Lesetext>
━━━━

Eine wahre Geschichte: Einem verhaltensauffälligen Kita-Kind werden einfache Bilder gezeigt. Es soll in Worte fassen, was darauf zu sehen ist. Der Test verläuft zäh – langes Überlegen, meist Schweigen. Eine Entwicklungsverzögerung, eine Lernbehinderung? Nein, der junge Mann ist hochbegabt. Zum Bild mit einem Baum hat er nichts gesagt, weil er in der symbolischen Darstellung nicht erkennen konnte, ob es sich um Eiche, Buche oder einen Obstbaum handelt. Dass es ein Baum ist, sieht doch jeder, das kann also unmöglich die verlangte Antwort sein, so seine Gedanken. Der Junge hatte Glück. Seine Hochbegabung wurde erkannt, er wurde gefördert, übersprang eine Grundschulklasse und machte nach elf Schuljahren Abitur.
Was bedeutet Hochbegabung?
Die üblichen psychologischen Modelle nutzen Intelligenztests, um Hochbegabung zu erkennen. Ab einem Intelligenzquotienten (IQ) von 130 wird von einer Hochbegabung gesprochen. Das trifft auf etwa 2 % der Bevölkerung zu. Allerdings ist die Messmethode per IQ-Test nicht unumstritten. Erstens ist Intelligenz nicht direkt messbar, ein Test muss sich deshalb auf verschiedene Facetten beziehen. Die Tests müssen altersgerecht sein und auch das kulturelle Umfeld berücksichtigen. Dennoch können auch solche Tests Minderheiten benachteiligen. Zweitens verändert sich die durchschnittliche Intelligenz. Bis zum Beginn der 1990er Jahre nahm sie zu, stagnierte für einige Zeit und ist nun rückläufig. Die Tests müssen entsprechend schwerer bzw. leichter gemacht werden, um eine korrekte Differenzierung am oberen Ende der Skala zu zeigen. Drittens können Testergebnisse derselben Person nach einiger Zeit völlig anders ausfallen. Dafür kann es kurzfristige Gründe wie Stress geben, es kann aber auch sein, dass sich der IQ im Lauf der Zeit dem altersgemäßen Normalwert angleicht. Die allgemeine Sicht, einmal hochbegabt, immer hochbegabt, gilt bereits nach sechs Jahren bei etwa 15 % der getesteten Kinder nicht mehr.

━━━━

Datenauszug>
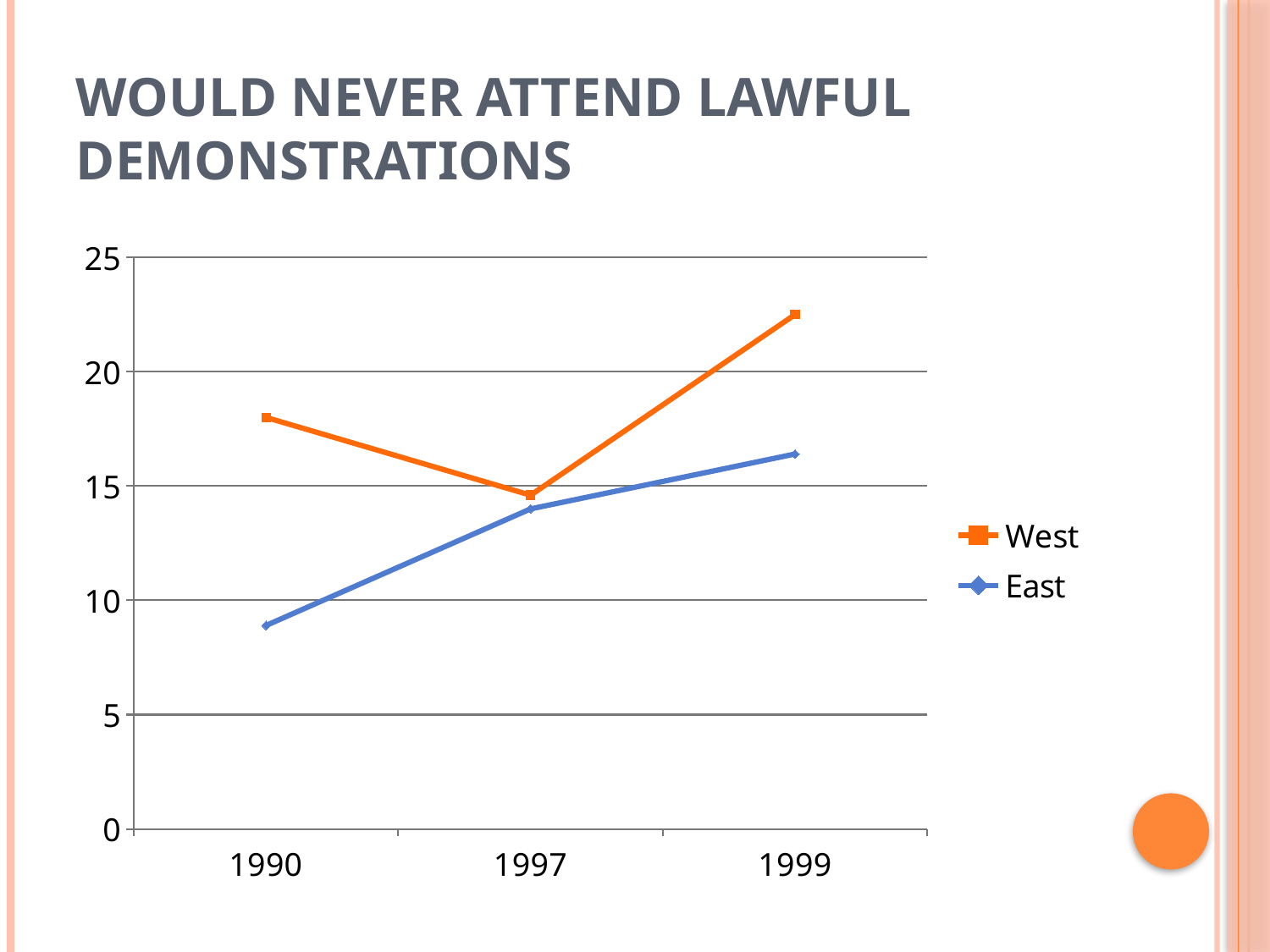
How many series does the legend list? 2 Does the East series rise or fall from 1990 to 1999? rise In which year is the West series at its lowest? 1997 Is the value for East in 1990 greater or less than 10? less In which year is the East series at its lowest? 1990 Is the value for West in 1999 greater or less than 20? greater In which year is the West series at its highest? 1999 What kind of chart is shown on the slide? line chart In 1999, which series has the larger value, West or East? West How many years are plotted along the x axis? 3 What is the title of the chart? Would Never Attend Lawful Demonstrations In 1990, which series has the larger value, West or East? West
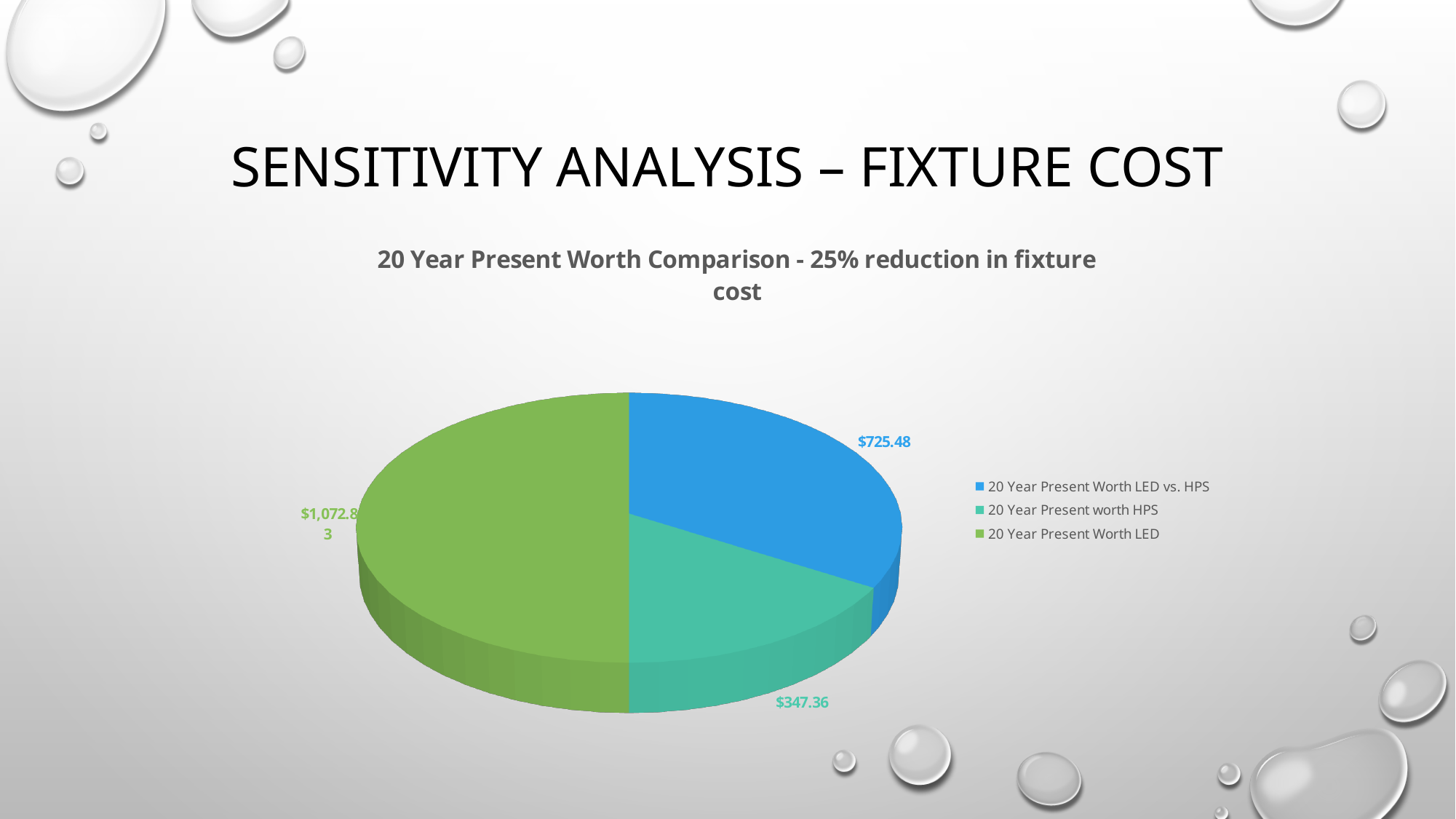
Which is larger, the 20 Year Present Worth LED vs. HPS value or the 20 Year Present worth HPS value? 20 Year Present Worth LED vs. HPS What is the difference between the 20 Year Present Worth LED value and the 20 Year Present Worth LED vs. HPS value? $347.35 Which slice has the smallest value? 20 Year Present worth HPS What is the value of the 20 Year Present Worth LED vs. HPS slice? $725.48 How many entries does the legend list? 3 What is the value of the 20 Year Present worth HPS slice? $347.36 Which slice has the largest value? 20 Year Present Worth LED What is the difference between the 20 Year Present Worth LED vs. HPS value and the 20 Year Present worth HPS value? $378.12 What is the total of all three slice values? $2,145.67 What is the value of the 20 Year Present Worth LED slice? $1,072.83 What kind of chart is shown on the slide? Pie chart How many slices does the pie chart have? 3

━━━━

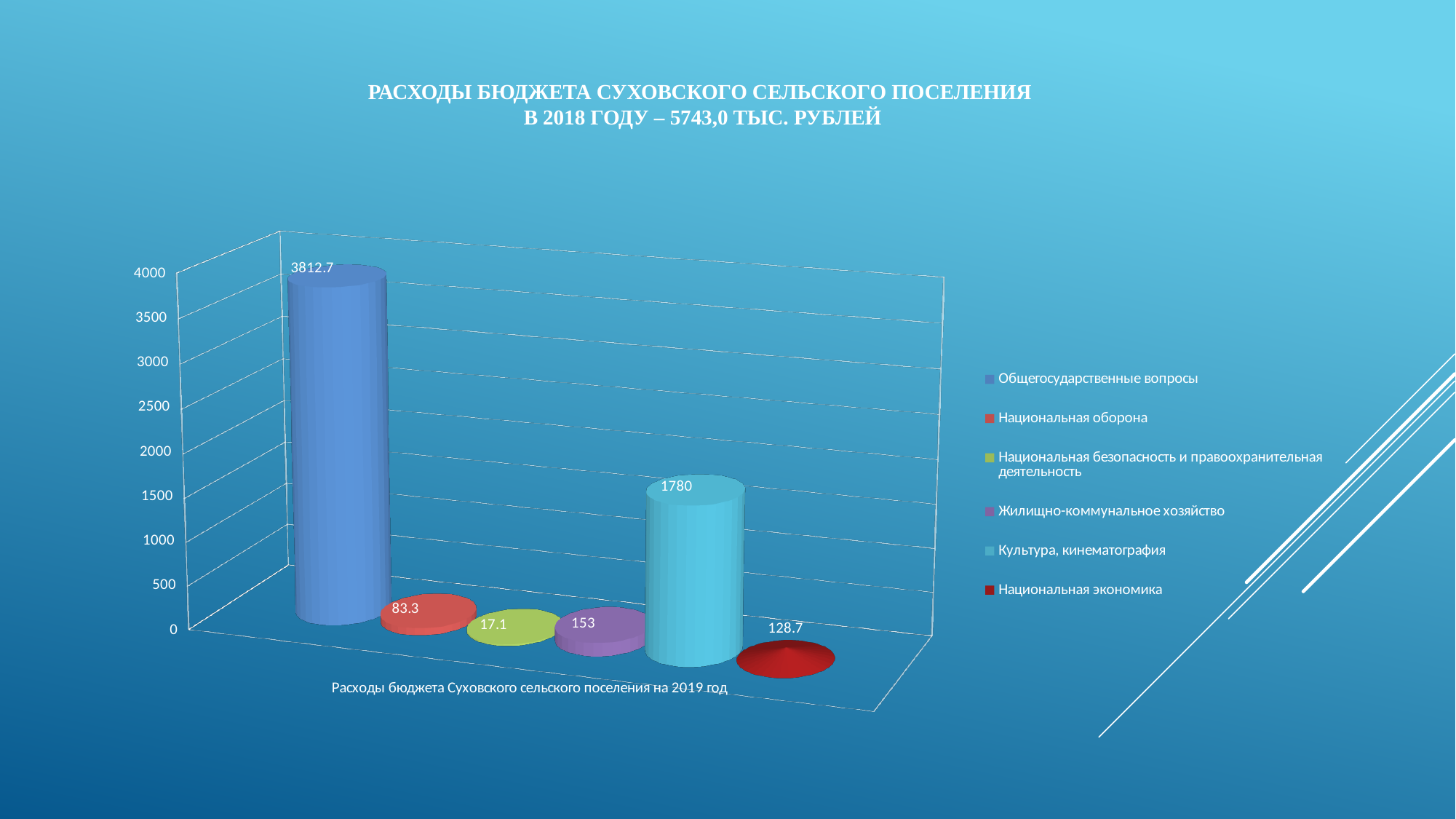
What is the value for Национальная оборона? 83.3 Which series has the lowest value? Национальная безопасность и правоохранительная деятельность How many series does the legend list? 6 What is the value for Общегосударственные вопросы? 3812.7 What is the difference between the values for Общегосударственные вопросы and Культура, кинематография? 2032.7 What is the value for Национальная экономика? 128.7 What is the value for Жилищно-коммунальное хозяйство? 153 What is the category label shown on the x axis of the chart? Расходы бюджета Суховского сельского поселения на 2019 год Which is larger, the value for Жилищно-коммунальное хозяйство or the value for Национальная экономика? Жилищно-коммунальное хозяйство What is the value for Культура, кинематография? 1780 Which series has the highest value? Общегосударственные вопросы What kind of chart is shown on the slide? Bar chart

━━━━

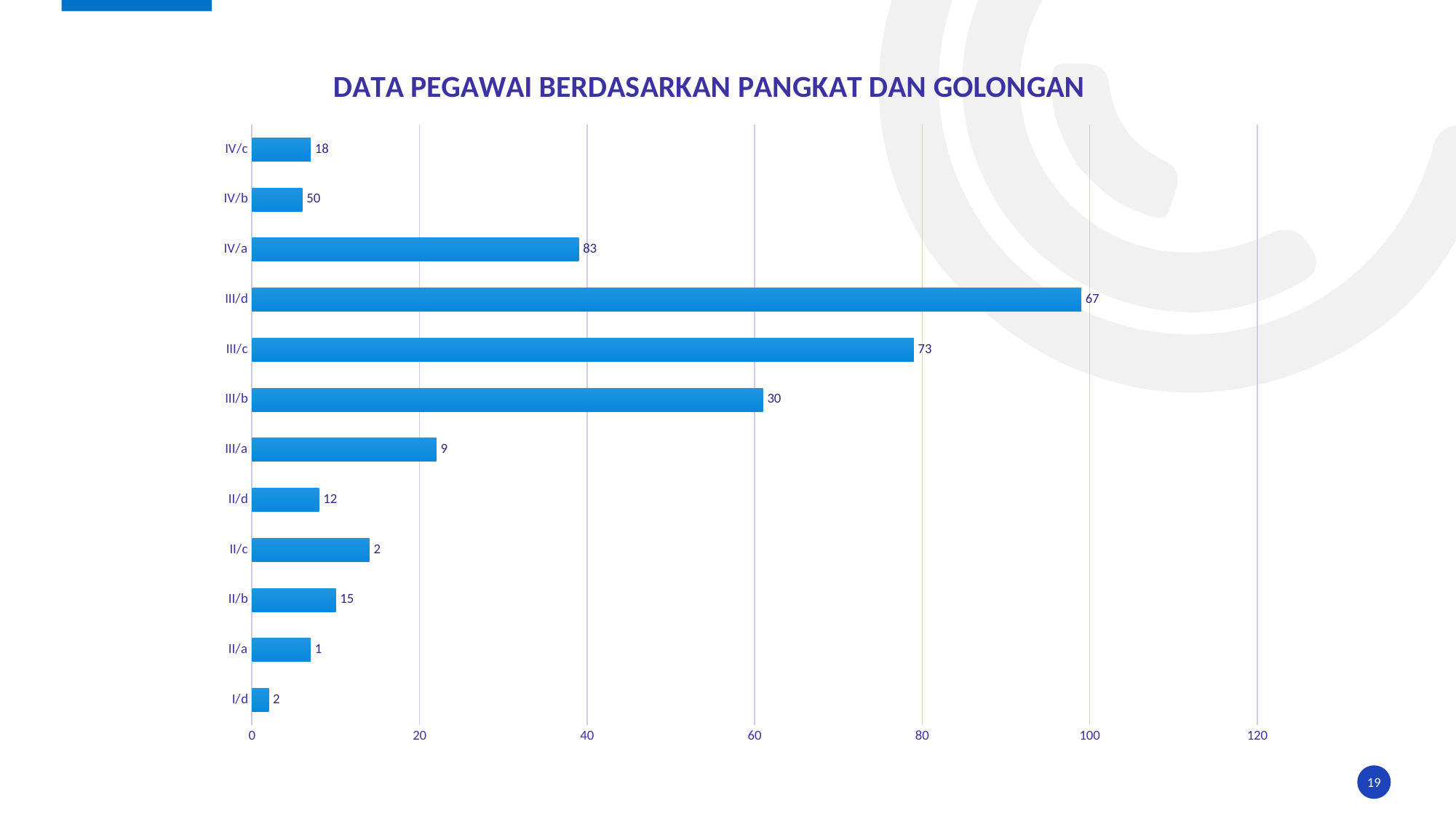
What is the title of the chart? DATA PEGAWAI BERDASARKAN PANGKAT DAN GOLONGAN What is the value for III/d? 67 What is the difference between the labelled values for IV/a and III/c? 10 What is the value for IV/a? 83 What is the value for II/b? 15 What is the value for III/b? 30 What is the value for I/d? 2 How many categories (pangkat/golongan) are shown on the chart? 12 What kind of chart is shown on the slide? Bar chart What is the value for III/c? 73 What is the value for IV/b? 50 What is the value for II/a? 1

━━━━

Aufgabe>
Führe den Text über Hochbegabung im Anschluss an seinen letzten Satz fort. Die Daten sind eigenständiges Material und gehören nicht zum Text über Hochbegabung.

Lösung>
Welche Anzeichen sprechen für eine Hochbegabung?
Kindern zeigen bei einer Hochbegabung Merkmale, die einzeln zwar häufig vorkommen, in Summe aber die Aufmerksamkeit der Eltern wecken sollten. Vielleicht denken Sie jetzt zuerst an schnelle Entwicklungsschritte wie Sprechen lernen, Interesse am Lesen und an Neugier für Sachverhalte, für die sich sonst ältere Kinder interessieren. Alles richtig – aber es gibt auch eine Kehrseite. Hochbegabung geht nicht zwingend mit guten schulischen (oder später beruflichen) Leistungen einher. Bei Unterforderung sind Hochbegabte schnell gelangweilt, werden als Streber oder Klassenclown abgestempelt, bleiben Außenseiter. Die Diskrepanz zwischen herausragender intellektueller und normaler (oder gar geringerer) emotionaler Entwicklung wird zum Problem.
Wie fördert oder nutzt man Hochbegabung?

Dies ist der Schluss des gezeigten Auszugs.